● **Problem**:
Pictures are not part of the copy; repeat everything else in the records exactly.

● **Given records**:
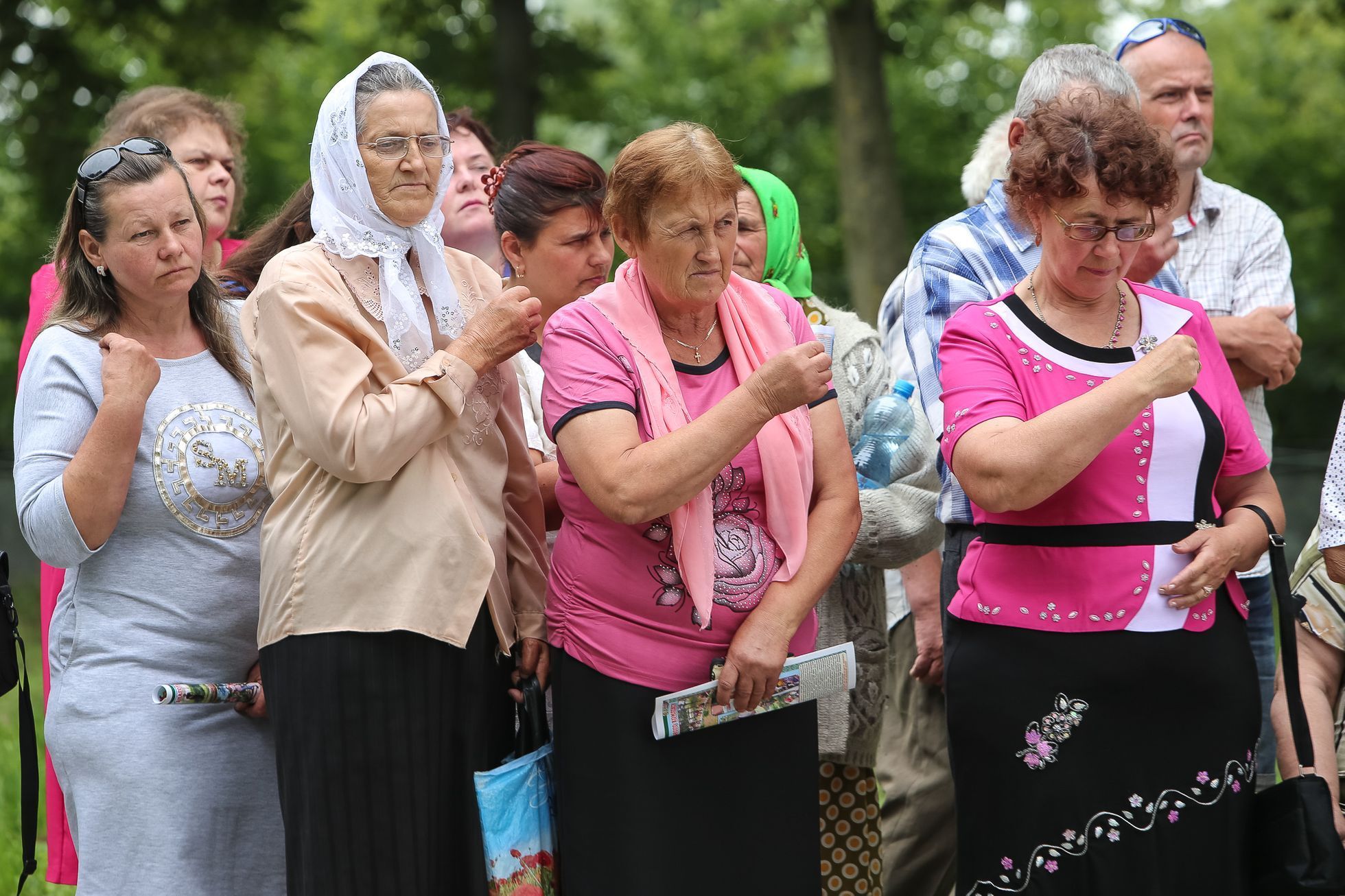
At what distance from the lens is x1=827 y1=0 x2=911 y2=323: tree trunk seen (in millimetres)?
12320

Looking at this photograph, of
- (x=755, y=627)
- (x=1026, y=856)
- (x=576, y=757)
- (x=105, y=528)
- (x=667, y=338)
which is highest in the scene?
(x=667, y=338)

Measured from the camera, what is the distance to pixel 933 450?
3.74 metres

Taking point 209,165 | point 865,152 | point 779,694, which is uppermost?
point 865,152

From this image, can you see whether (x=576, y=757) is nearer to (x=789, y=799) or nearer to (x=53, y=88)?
(x=789, y=799)

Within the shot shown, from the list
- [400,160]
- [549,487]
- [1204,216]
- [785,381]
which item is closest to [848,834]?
[549,487]

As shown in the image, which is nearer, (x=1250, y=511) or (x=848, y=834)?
(x=1250, y=511)

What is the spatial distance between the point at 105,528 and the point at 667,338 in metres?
1.28

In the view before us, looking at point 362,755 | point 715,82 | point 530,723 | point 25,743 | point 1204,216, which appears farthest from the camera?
point 715,82

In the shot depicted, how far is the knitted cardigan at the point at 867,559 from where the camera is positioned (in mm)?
3535

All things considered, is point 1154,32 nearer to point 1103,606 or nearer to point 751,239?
point 751,239

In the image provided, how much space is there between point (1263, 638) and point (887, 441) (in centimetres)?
111

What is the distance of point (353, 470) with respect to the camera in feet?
8.79

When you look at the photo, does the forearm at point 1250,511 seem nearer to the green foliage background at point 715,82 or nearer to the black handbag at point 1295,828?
the black handbag at point 1295,828

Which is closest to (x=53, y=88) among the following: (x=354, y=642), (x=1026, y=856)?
(x=354, y=642)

● **Result of the task**:
At what distance from the lens is x1=827 y1=0 x2=911 y2=323: tree trunk seen (in millimetres)?
12320

Looking at this photograph, of
- (x=755, y=627)
- (x=1026, y=856)
- (x=576, y=757)
- (x=105, y=528)
- (x=667, y=338)
which is highest in the scene?
(x=667, y=338)

Measured from the camera, what is the distance to pixel 933 450?
3.74 metres

Taking point 209,165 | point 865,152 | point 779,694, which is uppermost?
point 865,152

From this image, can you see whether (x=576, y=757) is nearer to (x=789, y=799) or nearer to (x=53, y=88)?
(x=789, y=799)

Within the shot shown, from the list
- [400,160]
- [549,487]
- [1204,216]
- [785,381]
which item is closest to [848,834]?
[549,487]

As shown in the image, which is nearer, (x=1250, y=511) or (x=848, y=834)?
(x=1250, y=511)

What is the spatial distance between the point at 105,528 and the point at 667,338 in metres?
1.28

In the view before us, looking at point 362,755 | point 715,82 | point 530,723 | point 25,743 | point 1204,216, which appears farthest from the camera?
point 715,82

In the shot depicted, how far is the knitted cardigan at the point at 867,559 from where the camera is positioned (in mm)?
3535

All things considered, is point 1154,32 nearer to point 1103,606 or nearer to point 751,239?
point 751,239

In the image provided, how much space is there between point (1263, 638) and point (887, 441) (in centimetres)?
111

What is the distance of point (353, 470) with respect to the camera in feet?
8.79

When you look at the photo, does the forearm at point 1250,511 seem nearer to the green foliage background at point 715,82 or nearer to the black handbag at point 1295,828?
the black handbag at point 1295,828

Which is closest to (x=53, y=88) among the following: (x=354, y=642), (x=1026, y=856)?
(x=354, y=642)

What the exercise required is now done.